A coworker is leaving tomorrow, and I wanted to bake for him. He chose cookies, so I chose cut-out cookies (he’s leaving to do a one-man show that’s guitar-centric, and I wanted to break out my guitar cookie cutter).
These are two of my favorite old holiday recipes, but they’re good any time. I think for the butter cookies, the original recipe was called “bunny butter cookies”, which I always figured meant they were for Easter. But in my house, we made these for birthdays, Christmas, Halloween, Flag Day, and every other holiday that merited cookies.
Mind you, neither of these recipes is low-carb, or sugar-free.
Bunny Butter Cookies
1/2 cup (1 stick) softened butter
1/4 cup sugar
1 egg
1-1/2 tsp vanilla
1/4 tsp baking powder
1-1/2 cup flour
Blend the butter, sugar, egg, vanilla, and baking powder. Add the flour 1/2 cup at a time, blending well each time.

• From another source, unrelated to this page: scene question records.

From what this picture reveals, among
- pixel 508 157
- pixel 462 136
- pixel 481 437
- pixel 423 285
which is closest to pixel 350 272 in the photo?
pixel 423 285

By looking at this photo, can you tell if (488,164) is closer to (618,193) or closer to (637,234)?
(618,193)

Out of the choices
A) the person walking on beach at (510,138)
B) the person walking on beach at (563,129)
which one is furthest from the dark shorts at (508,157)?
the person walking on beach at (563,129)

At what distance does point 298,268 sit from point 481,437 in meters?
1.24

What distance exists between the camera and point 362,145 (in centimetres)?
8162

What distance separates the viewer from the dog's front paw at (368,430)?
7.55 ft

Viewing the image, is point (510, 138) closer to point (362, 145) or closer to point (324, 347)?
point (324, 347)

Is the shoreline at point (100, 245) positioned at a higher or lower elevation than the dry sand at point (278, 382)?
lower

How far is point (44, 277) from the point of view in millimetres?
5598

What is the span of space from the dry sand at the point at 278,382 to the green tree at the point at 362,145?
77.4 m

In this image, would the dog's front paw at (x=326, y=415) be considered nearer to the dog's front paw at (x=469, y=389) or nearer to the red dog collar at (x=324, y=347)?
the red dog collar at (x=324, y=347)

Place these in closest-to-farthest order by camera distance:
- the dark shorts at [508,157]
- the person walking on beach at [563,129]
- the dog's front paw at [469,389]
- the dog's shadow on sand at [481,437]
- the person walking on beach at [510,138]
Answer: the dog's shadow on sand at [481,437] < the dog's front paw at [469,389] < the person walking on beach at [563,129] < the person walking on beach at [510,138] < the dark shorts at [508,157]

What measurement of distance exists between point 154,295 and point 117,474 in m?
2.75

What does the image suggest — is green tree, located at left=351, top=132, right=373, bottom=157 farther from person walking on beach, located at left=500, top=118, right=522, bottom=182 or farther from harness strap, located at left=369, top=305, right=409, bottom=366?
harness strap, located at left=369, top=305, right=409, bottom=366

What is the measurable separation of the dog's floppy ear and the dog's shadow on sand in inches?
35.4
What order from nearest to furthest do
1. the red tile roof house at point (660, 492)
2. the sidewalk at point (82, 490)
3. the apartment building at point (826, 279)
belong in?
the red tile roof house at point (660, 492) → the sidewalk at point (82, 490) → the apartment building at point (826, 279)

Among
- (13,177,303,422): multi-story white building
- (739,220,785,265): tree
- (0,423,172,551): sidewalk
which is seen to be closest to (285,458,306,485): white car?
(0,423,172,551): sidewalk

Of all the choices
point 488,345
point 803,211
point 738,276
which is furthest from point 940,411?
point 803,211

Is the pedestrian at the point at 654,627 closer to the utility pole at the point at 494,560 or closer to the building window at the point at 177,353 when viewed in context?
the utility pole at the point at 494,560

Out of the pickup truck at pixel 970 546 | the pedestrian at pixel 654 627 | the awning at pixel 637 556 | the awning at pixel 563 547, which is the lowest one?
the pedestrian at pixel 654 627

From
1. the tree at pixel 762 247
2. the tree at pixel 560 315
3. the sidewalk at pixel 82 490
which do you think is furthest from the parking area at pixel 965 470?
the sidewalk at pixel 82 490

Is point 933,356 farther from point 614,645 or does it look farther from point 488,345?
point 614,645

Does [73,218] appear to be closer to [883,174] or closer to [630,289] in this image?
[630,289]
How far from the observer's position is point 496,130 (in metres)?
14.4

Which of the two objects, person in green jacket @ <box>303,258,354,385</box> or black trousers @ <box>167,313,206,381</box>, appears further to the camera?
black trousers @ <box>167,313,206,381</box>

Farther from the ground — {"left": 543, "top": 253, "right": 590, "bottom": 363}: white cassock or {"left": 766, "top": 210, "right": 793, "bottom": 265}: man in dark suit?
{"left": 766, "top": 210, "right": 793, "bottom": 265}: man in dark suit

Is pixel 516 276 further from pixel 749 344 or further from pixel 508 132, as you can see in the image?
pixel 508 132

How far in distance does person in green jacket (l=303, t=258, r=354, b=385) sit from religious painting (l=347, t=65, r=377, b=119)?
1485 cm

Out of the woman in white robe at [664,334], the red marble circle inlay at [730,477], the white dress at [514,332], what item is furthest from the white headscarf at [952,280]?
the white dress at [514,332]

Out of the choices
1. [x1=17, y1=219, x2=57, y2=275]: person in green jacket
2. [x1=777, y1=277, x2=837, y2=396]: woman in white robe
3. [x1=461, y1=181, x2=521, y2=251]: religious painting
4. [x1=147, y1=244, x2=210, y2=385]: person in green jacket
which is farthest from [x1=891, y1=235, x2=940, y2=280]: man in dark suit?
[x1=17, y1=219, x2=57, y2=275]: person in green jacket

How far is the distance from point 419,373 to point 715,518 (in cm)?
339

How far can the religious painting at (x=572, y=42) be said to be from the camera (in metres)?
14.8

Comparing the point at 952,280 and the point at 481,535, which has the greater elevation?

Then cover the whole mess with plastic wrap and toss it in the fridge for at least 2 hours to chill. I left this batch in the fridge overnight, and it came through just dandy.
Roll out half the dough, using plenty of flour to keep things from sticking. You can collect the scraps and re-roll, but bear in mind that they’ll be springier and may not hold their shape as well. The more rolling, the more the glutens go crazy.
Bake on silicon sheets, parchment paper, or non-stick baking sheets — whatever you have that’s nonsticky. 425° for 5-7 minutes. Makes 3 to 4 dozen cookies, depending on what size cutters you like.
Gingerbread Cookies
1/2 cup (1 stick) softened butter
1/2 cup sugar
1/4 cup molasses
1 egg
1 tsp baking powder
1/2 tsp baking soda
1-1/2 tsp ground cinnamon
1 tsp ground ginger
1 tsp ground cloves
1/2 tsp ground nutmeg
2 cups flour
Toss everything but the flour in a bowl, and mix well. Add the flour 1/2 cup at a time, mixing after each. Then, as with the other cookies, stash the dough in the fridge for a couple of hours. Again, this stuff sat overnight and was great the next morning.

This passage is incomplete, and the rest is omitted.